羲龄以为这是让她做些迎客的准备。
翌日清晨,正是水倾星落的光景,她早早睡醒,将郁台的话转达给管家,腾出厅屋,商定会客的规制,教各项事宜均有着落。
本来也没多少事。
时有各行各业的客人出于种种目的拜谒摄政王宫,管家们早就习以为常,最近只有一个异国王子要紧的贵客,还算清闲的时候。
羲龄将事情交代好,又到前院的花房,照看花木的同时,也挑些盆栽摆去外面,作为装饰。
桃金娘、红豆杉和月桂树各搬两盆放在宴客厅,飞燕草、鼠尾草、晚香玉之类的小型盆栽在树下作为陪衬。
不过,异国王子这种级别的贵客,自然不能只用地球时代就随处可见的观赏花招待。
卖笑的是郁台,少不了他所深爱的“黑牡丹”。
花瓣是极深近黑的绛紫色,蕊心金粉,略泛光泽,一眼就雍容华贵,细看却非高不可攀,反而散着隐秘的柔情,像一场包藏于意识深处的绮梦。
采用转基因技术培育的夜光蓝花楹,最与黑牡丹的花色相配。
还有龙兰。
两盆“百蕊连珠”的大龙兰,一枝茎连缀开着上百朵花,直冲天顶,粉紫白三色相间,缎带似的,相当气派,但各自都有一截枯萎了,枯在尾巴还好,偏是斑斑点点地枯在中间,也不便再修剪。

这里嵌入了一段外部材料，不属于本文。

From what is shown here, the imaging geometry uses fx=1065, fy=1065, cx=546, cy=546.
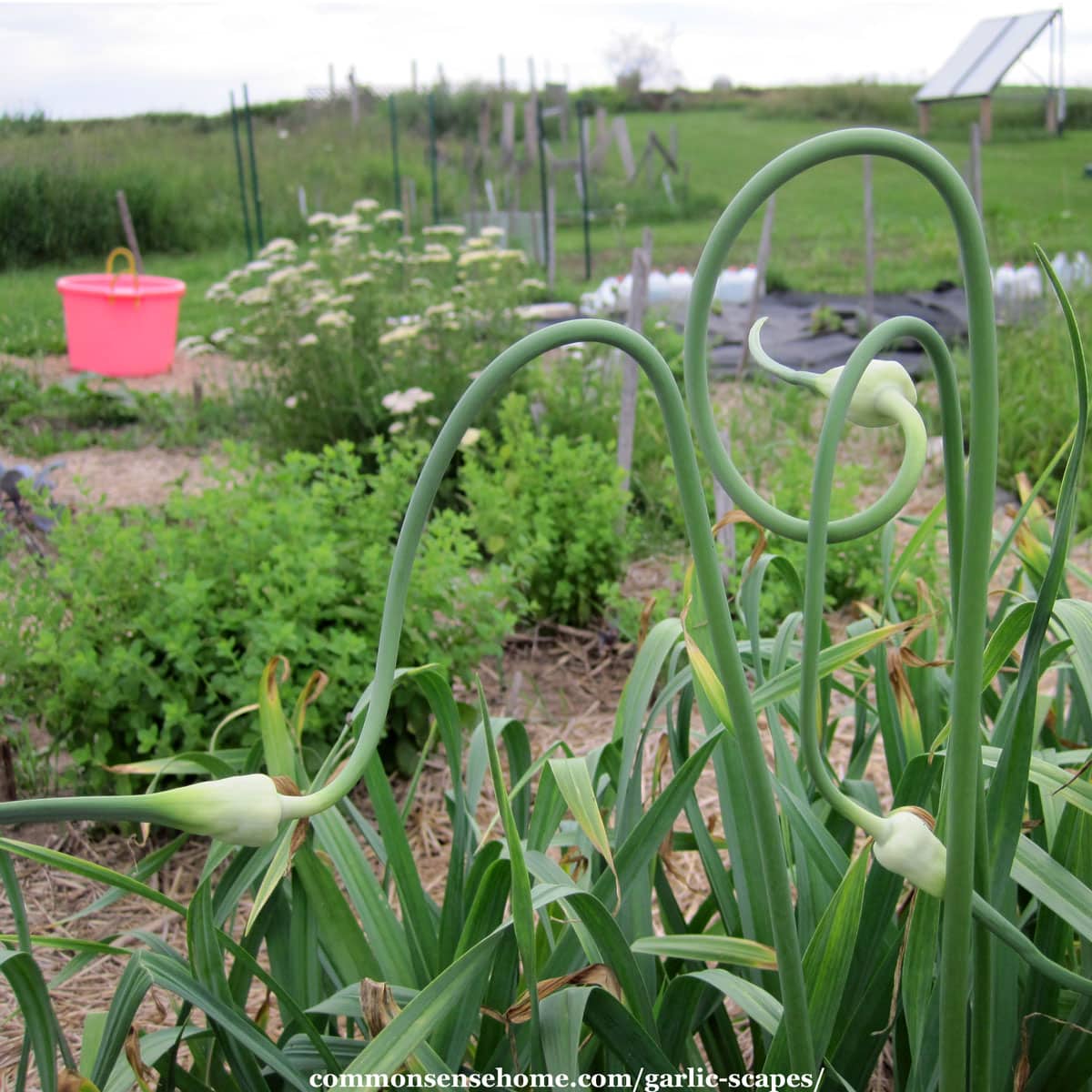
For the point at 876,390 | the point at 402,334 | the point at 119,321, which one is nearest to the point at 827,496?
the point at 876,390

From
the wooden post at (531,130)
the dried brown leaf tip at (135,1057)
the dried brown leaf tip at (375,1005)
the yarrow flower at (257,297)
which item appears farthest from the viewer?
the wooden post at (531,130)

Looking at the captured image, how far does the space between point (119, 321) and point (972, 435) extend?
6.06 meters

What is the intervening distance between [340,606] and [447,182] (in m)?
10.3

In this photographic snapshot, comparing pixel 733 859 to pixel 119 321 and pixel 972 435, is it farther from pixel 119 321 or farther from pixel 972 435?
pixel 119 321

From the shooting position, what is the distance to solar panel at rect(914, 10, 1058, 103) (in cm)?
634

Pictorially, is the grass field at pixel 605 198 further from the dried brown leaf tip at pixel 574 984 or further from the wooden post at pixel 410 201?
the dried brown leaf tip at pixel 574 984

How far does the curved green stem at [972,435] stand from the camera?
0.57m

思来想去,羲龄决定将上个月为祝贺新帝诞辰用过的磁吸悬浮花球重新拼起来。
花球由二十三种名贵花材,正好寓意新帝二十三岁。
听说这位异国王子比新帝年长两三岁,加上是异国来宾,花材还须有所取舍。
她逛遍三层花架,精挑细选,终于将大团花球扎得焕然一新,小心翼翼地抱在怀中,坐升降机回到地面。
花球挤满仅供两人并肩而立的羊肠小径,就要与两旁伸展出的枝叶打架,羲龄将挡住视线的花球缓缓放低,看见小径岔路的另一边,来了位似曾相识的看花客。
黑色的微卷长半披于后背,以一支紫檀簪松散束着,珠光墨绿色的曳地长袍随步伐荡然摇晃,质地看起来柔软垂坠。
姿影与兄长玄黎少年时的模样逐渐相合,模糊的记忆重新清晰起来。
如今战事频仍,身为帝国禁卫舰队的实际指挥官,玄黎少帅在功勋水涨船高的同时,也同郁台一般深陷于权力的旋涡。
羲龄已经很久没见过哥哥未着戎装的打扮。
小玉哥哥。
玄黎是上古美玉之名,所以羲龄私下就称呼他为“小玉”。
一声唤还未出口,那人似察觉到有人在后面,先一步驻足回望。
不是玄黎。
是一张身为男人过分美艳的脸。
清冷的光线斜落,勾勒出流利清爽的面部线条,也将目光引向精致的五官,尤其是眉眼。
少年的忧郁、欲说还休的秘密、格格不入的矜贵疏离,再加些微玄虚的异族情调,在浓淡合宜的眉眼间凝成诱人的危险。
异国王子?
少年与羲龄的眼神相遇,无表情的面容化出一抹客套的笑意,“需要帮忙吗?”
羲龄不敢劳烦来客,将花球丢给机器人,脱下园艺手套招待少年。相陪散步,见少年兴味盎然,就随他眼光所至,介绍这里的花。
“哪怕有新的基因技术加持,龙兰要想开出上百朵花,也须小心翼翼地护养很久。才几天没人照看,就快枯死了。”
“许多娇贵的花木,因为移植在盆里、养在温室才愈娇贵,倘若自在生长于野地,放任不管也茁壮生长。”少年道。
羲龄没想到异国王子对草木的观察有如此之深,喜出望外,正想顺势询问缘故,却听花架后面的远处传来一阵语声。错失时机。